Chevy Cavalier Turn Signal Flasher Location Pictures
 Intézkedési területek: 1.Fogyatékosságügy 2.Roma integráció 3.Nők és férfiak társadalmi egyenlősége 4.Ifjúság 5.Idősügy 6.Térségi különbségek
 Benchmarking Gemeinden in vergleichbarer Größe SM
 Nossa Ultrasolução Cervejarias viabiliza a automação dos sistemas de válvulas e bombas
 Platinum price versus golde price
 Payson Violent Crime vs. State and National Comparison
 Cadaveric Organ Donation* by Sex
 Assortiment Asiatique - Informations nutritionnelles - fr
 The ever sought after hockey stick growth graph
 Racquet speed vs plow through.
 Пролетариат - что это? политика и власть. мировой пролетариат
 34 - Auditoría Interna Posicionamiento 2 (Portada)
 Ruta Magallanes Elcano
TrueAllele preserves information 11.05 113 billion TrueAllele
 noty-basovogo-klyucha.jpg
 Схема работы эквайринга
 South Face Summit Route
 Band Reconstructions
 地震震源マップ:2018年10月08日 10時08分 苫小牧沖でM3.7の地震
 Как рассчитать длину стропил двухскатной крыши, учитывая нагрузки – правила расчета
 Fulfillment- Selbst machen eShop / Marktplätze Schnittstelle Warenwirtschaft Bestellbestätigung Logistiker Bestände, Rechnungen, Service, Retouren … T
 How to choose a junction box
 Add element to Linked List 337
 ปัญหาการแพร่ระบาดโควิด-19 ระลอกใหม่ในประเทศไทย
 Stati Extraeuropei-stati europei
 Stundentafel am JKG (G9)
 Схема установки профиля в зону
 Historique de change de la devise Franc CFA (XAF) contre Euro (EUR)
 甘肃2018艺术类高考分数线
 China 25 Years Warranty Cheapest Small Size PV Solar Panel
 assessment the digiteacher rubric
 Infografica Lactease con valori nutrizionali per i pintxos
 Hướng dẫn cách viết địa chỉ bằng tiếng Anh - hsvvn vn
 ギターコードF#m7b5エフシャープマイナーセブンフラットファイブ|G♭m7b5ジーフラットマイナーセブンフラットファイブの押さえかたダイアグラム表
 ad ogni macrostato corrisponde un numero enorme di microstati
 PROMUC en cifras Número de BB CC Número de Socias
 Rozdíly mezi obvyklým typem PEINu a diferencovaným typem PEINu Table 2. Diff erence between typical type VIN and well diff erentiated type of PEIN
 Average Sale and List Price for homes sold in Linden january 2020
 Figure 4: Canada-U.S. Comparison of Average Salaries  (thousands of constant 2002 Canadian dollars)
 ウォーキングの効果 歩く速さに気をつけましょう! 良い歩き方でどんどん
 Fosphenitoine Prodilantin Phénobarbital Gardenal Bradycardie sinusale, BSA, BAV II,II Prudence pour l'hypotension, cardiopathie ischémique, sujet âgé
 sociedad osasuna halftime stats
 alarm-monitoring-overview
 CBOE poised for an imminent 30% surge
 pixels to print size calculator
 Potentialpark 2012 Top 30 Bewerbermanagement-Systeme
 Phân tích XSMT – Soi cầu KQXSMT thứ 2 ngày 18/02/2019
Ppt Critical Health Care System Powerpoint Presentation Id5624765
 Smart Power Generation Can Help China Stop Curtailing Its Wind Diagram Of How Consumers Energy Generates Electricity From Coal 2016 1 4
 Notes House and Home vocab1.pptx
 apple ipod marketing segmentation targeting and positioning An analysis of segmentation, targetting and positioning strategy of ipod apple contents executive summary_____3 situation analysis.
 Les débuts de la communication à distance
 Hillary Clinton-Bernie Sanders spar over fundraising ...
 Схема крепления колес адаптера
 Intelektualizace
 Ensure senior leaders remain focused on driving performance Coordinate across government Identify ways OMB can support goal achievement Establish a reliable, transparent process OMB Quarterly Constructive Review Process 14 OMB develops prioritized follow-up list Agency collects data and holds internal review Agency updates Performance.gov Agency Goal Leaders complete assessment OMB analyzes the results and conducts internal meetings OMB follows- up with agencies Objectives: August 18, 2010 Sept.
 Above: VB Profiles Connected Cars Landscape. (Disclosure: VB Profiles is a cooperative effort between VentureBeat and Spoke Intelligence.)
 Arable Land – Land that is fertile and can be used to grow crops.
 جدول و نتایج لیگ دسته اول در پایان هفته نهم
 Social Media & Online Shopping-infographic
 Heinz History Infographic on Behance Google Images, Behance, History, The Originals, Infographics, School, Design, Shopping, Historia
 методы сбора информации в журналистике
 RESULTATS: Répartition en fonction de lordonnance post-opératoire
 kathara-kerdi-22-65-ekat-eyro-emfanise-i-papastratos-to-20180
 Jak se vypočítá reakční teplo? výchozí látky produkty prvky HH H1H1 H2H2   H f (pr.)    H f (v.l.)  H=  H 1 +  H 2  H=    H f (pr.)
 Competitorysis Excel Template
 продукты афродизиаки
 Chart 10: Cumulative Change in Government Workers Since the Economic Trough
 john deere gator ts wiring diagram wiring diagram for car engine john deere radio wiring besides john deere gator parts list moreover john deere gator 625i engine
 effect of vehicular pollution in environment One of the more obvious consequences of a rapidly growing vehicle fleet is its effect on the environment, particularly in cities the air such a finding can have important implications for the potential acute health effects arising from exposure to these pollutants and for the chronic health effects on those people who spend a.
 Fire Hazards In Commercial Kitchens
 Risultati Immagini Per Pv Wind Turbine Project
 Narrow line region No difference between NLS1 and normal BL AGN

·····

### About this exercise
In the data above, which lines include "between"? Return those lines.

### Problem solution
 Rozdíly mezi obvyklým typem PEINu a diferencovaným typem PEINu Table 2. Diff erence between typical type VIN and well diff erentiated type of PEIN
 Above: VB Profiles Connected Cars Landscape. (Disclosure: VB Profiles is a cooperative effort between VentureBeat and Spoke Intelligence.)
 Narrow line region No difference between NLS1 and normal BL AGN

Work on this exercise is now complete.